## BRANO DEL DOCUMENTO

Fuori dalle mura della Città vecchia, patrimonio dell'umanità,  il grande lago salato e quello di acqua dolce sopravvivono al deserto, gli arabi vivono emarginati e accatastati, vagheggiando, per ora senza speranze, la loro rivincita.
La prima sede della trinitaria religione monoteistica, non ha conosciuto e non conosce pace e non si fida delle mediazioni diplomatiche, né politiche, né cattoliche.
L'internazionalizzazione della Città santa sarebbe coordinata dalla Chiesa e le particolarità verrebbero diluite; gli edrei si dovrebbero ritirare nuovamente nel ghetto che adesso riservano agli arabi islamici che vorrebebro uccidere il padre, tornato dalle latebre dell'antichità, per dominarli.
Pace e condivisione non sono di questo, di quel mondo.
Il monoteismo giustifica le guerre.

## ELENCO DATI
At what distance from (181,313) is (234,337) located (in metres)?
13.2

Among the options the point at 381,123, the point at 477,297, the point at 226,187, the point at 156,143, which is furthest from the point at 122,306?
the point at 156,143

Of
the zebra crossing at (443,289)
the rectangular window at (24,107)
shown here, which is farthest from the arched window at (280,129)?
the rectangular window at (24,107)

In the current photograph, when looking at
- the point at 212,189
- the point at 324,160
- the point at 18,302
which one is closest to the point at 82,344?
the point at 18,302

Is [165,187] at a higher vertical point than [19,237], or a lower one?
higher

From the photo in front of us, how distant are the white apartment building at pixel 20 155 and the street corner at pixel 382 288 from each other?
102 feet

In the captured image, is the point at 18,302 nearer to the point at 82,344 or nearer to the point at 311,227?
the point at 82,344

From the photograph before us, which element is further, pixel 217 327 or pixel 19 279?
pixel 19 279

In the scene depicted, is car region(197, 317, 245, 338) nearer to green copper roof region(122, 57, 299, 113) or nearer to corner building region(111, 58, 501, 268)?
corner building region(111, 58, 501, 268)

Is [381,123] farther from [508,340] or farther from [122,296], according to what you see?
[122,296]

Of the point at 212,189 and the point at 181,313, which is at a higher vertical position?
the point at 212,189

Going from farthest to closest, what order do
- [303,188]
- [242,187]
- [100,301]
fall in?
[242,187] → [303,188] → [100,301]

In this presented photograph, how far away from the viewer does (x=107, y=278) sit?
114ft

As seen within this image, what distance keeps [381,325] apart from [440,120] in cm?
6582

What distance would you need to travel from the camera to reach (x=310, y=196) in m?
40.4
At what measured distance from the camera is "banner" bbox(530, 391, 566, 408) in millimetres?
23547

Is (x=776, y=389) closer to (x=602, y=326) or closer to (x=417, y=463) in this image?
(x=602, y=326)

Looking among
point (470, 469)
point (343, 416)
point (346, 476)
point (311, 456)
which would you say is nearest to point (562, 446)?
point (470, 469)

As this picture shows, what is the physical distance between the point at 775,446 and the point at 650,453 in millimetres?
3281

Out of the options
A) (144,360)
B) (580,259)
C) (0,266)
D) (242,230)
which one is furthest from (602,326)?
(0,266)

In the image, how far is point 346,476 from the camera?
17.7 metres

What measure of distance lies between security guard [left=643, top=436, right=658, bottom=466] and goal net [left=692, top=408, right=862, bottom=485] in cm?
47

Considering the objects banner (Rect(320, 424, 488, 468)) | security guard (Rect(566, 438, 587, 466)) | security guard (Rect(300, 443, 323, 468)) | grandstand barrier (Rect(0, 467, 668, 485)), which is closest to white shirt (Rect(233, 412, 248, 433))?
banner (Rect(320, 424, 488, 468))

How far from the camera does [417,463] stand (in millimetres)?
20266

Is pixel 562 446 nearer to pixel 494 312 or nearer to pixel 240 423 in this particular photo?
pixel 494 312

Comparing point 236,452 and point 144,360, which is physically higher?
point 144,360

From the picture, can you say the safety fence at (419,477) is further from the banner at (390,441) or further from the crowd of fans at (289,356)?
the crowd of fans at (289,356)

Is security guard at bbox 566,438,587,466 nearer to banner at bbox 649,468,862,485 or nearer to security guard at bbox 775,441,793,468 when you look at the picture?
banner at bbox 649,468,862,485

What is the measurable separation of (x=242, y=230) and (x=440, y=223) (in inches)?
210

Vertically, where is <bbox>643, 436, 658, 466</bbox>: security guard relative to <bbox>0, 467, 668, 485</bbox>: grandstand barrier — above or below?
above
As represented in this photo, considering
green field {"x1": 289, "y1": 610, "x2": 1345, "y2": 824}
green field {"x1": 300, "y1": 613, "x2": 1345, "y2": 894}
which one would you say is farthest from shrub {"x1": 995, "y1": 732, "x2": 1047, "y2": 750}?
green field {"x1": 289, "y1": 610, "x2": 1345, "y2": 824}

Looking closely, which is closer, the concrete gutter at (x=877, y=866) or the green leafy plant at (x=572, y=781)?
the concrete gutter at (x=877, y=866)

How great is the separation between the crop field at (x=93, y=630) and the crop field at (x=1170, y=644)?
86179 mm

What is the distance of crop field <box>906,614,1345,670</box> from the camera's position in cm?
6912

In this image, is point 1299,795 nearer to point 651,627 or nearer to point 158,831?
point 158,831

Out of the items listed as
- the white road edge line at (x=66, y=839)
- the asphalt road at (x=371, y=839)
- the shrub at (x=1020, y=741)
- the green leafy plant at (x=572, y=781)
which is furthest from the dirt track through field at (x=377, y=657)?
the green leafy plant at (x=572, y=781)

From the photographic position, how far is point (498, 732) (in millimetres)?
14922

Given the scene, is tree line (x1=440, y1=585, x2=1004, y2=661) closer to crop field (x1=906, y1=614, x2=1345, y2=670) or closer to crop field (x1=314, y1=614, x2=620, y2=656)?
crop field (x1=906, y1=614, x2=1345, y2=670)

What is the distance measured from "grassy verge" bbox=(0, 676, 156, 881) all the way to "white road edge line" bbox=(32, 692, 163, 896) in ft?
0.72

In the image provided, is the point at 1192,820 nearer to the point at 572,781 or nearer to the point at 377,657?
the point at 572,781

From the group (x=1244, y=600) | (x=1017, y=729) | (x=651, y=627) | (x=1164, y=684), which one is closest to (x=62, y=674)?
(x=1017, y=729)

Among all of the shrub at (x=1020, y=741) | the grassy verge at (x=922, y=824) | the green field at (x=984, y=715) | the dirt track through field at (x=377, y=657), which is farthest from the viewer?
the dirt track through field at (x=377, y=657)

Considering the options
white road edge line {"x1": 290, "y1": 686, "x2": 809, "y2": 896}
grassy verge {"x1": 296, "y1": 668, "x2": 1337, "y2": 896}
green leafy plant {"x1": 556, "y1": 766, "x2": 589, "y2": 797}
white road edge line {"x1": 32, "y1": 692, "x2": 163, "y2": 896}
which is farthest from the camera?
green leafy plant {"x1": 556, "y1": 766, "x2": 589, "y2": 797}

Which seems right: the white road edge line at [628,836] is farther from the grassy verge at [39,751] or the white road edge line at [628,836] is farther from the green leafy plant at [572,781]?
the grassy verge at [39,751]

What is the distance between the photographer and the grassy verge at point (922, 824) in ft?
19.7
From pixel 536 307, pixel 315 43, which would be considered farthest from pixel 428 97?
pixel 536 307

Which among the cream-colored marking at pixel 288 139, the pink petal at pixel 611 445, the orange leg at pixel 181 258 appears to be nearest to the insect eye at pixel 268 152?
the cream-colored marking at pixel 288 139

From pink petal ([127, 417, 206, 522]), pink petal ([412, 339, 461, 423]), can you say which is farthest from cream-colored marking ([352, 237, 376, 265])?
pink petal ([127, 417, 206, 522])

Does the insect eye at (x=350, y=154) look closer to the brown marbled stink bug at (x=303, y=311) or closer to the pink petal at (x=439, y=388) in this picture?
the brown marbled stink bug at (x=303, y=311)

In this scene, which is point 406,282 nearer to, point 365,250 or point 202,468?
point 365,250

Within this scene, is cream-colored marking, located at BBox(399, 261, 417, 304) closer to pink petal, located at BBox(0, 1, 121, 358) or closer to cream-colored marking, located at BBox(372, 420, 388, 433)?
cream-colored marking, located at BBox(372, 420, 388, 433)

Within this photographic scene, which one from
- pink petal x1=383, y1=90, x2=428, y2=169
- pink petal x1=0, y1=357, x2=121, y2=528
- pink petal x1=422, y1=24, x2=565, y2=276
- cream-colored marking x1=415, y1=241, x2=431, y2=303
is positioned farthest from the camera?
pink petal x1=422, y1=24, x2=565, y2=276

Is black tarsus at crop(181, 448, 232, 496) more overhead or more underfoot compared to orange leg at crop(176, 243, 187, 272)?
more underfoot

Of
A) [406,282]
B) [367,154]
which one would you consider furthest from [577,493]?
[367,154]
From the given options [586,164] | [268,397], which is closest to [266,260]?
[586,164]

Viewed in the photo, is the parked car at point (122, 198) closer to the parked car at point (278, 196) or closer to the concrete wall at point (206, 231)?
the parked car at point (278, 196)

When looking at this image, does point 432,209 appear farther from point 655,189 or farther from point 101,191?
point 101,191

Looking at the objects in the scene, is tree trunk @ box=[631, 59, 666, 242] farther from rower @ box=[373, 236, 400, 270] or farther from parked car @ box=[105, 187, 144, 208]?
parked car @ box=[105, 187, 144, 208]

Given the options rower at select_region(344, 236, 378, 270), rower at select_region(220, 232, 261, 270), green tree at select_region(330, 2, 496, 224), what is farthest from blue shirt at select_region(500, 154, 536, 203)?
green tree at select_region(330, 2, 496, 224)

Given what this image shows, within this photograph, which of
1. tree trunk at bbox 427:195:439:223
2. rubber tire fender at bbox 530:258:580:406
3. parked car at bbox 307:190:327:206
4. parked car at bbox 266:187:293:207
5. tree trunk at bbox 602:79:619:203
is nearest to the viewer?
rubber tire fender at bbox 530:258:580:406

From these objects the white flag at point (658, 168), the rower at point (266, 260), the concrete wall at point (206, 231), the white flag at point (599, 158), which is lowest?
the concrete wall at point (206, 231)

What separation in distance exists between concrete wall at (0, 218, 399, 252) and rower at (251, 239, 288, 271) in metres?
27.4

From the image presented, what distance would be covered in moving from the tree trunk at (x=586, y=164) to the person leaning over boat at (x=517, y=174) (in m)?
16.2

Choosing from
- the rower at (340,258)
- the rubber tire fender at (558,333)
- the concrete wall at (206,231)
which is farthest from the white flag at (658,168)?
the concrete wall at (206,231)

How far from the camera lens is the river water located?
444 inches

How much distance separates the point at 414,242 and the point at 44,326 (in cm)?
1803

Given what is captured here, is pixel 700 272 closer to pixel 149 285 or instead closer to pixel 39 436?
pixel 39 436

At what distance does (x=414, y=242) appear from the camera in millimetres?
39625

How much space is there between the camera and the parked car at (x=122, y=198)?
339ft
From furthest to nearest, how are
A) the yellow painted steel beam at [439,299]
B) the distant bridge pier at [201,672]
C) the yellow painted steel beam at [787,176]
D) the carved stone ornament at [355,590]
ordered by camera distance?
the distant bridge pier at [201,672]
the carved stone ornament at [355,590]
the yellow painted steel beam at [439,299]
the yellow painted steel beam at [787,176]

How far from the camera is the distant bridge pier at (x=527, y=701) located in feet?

## CONSEGNE DELL'ESERCIZIO
- A) Duplica il brano sulla Città santa, cominciando da "L'internazionalizzazione della Città" e proseguendo fino a "dell'antichità, per dominarli.".
- B) Prosegui il brano sulla Città santa oltre la sua ultima frase.
Le voci riportate non servono allo svolgimento.

## SOLUZIONI
- A)
L'internazionalizzazione della Città santa sarebbe coordinata dalla Chiesa e le particolarità verrebbero diluite; gli edrei si dovrebbero ritirare nuovamente nel ghetto che adesso riservano agli arabi islamici che vorrebebro uccidere il padre, tornato dalle latebre dell'antichità, per dominarli.

- B)
Non si uccide in nome di Dio, è una semplificazione e una bugia.
Dio, nelle terre in cui è stato creato, non esiste e, per questo, deve essere evocato con la guerra, della quale i sempliciotti si fanno strumento per consumare, nella violenza, un attimo, l'unico e l'ultimo, della loro fede contraddetta, negata.  
L'unica soluzione sarebbe di demandare definitivamente alla storia ed all'esegesi gli scoordinati elementi di un'unico Libro, venerato e non analizzato da conflittuali prospettive.
Ma questo non avverrà.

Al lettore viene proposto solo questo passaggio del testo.